Yellen & Co have to flood the bond market with supply while geopolitical tensions, a historic easing of FCI, & a high fiscal deficit work against them and their job of getting inflation under control.
Yield curve has yet to fully resteepen, signifying how early we are in this cycle. 2
Noise:
The aggressive bond bid was due to an imminent deep recession (deflationary bust).
Bond supply doesn’t matter.
Rates don’t matter in general.
Commodities (GC, CL)
Signal:
The combination of escalation in the Middle East, the Fed ushering in a Goldilocks regime, and overcrowded positioning makes both gold and oil — oil more so than gold — powder kegs.3
Seasonality looks conducive for a healthy run in each commodity.
Noise:
There will be no escalation in the Middle East whatsoever. 4
Bonds & equities are the only games in town.
Positioning is the same; long gold & oil from 2021 and 69.80 since Dec 13th.
Some pertinent charts:
Lastly, in spirit of the golden opportunities ahead, here is one of my favorite songs which beautifully encapsulates the feeling of positivity towards the future.
Thanks for reading.
Until next time.
For clarification purposes, think back to my “fade the recession hysteria” call from late July ‘22. Pessimism was through the roof, reflected by positioning; but the economy was not yet entering a recession despite the consensus being that a recession had been declared at the time. Now optimism is through the roof, reflected by positioning; but one can make strong arguments that a recession (inflationary/stagflation) has just started despite the consensus being that a soft landing is all but inevitable.

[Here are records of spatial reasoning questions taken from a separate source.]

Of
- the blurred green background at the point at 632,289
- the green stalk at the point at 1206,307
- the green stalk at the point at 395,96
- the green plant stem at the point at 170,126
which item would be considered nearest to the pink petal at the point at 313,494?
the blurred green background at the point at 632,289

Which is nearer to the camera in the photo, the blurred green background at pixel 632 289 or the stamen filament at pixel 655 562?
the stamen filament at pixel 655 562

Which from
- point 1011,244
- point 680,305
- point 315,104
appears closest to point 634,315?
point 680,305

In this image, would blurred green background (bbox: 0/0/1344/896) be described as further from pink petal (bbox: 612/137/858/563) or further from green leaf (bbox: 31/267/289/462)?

The 3m10y spread has been inverted for the longest period in history. This is a process. Never forget that it cannot be rushed by any of us.
See positioning in commodities relative to big tech. That’s all you need to know. Timing is paramount still.
This statement and mindset were brought to you by the same people who downplayed and/or trivialized the Russia/Ukraine war when it commenced. “It’ll be over within 30 days.” And by no means do I encourage war. I simply can’t help but point out the clear regime change and signs of the times. There’s more war in the pipeline.